Gut, dass die AfD nun ein Prüffall geworden ist

Veröffentlicht am 15. Januar 2019
Erik Stohn

Foto: Hans-Christian Plambeck

Thomas Haldenwang hat erläutert, warum das Bundesamt für Verfassungsschutz die AfD als Prüffall behandelt. Er sieht für den Verfassungsschutz in der Frage kein Ermessen, sondern verweist auf die Aufgaben seiner Behörde, nach denen sie allem nachgehen muss, was als Angriff auf die freiheitlich demokratische Grundordnung gewertet werden kann. Und da sieht seine Behörde im Fall der AfD ausreichend Hinweise. Haldenwang sieht die AfD sogar am Scheideweg.
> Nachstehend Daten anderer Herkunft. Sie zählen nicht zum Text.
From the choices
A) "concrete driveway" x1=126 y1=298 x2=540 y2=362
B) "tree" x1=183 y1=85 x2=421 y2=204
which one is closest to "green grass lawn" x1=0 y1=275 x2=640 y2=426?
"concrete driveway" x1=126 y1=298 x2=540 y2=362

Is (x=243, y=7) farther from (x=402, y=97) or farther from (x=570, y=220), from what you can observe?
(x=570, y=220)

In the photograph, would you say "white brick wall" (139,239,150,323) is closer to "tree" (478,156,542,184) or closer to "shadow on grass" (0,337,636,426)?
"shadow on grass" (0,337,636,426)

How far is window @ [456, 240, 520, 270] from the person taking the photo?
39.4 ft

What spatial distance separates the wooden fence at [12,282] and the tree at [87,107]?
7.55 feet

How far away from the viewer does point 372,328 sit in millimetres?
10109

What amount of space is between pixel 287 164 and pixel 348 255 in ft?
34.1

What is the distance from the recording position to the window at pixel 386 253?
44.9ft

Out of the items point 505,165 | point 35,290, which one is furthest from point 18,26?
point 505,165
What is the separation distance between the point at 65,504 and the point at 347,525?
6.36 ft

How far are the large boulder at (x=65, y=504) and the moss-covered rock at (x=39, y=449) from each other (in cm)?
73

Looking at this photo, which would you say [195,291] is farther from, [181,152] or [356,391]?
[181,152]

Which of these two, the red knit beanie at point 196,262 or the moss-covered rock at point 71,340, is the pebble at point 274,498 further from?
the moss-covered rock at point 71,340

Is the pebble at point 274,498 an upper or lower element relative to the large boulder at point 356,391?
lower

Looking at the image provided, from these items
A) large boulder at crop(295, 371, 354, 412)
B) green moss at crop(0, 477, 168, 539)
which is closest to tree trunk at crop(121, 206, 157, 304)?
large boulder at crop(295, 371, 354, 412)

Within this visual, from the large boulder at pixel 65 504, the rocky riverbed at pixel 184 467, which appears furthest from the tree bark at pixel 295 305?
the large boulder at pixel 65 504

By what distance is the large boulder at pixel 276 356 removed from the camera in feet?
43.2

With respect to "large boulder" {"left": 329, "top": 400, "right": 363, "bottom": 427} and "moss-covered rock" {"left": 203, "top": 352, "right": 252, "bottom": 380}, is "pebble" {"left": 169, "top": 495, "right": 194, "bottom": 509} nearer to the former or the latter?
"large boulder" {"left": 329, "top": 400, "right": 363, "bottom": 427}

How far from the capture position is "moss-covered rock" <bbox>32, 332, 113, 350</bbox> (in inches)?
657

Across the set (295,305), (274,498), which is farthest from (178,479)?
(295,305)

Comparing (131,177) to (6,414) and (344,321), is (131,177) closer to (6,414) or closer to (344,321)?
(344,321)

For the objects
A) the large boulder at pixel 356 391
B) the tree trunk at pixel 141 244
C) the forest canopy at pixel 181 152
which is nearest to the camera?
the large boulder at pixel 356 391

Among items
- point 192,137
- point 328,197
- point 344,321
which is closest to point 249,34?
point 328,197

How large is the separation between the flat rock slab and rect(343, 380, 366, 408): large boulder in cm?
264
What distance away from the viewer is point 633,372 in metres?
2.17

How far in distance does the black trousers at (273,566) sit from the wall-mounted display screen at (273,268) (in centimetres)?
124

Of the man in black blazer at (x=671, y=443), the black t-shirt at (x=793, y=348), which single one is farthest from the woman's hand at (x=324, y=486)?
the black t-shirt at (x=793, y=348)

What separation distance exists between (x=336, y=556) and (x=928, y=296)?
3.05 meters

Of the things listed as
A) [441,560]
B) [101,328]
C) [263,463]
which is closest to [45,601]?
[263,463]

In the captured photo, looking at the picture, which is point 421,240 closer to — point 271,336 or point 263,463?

Dazu erklärt Generalsekretär Erik Stohn:
„Ich begrüße es, dass der Verfassungsschutz die AfD genauer beobachtet und nicht wegguckt. Thomas Haldenwang hat in seiner Pressekonferenz den Artikel 1 der Verfassung zitiert und erläutert, dass er daraus seinen Auftrag ableitet. Das macht deutlich, um welch grundlegende Einschätzungen es geht. Es kann sein, dass am Ende der Prüfung die Beobachtung des Verfassungsschutzes steht, bei der mehr Mittel und Methoden eingesetzt werden können, um die Bewertung der AfD noch tiefer vornehmen zu können.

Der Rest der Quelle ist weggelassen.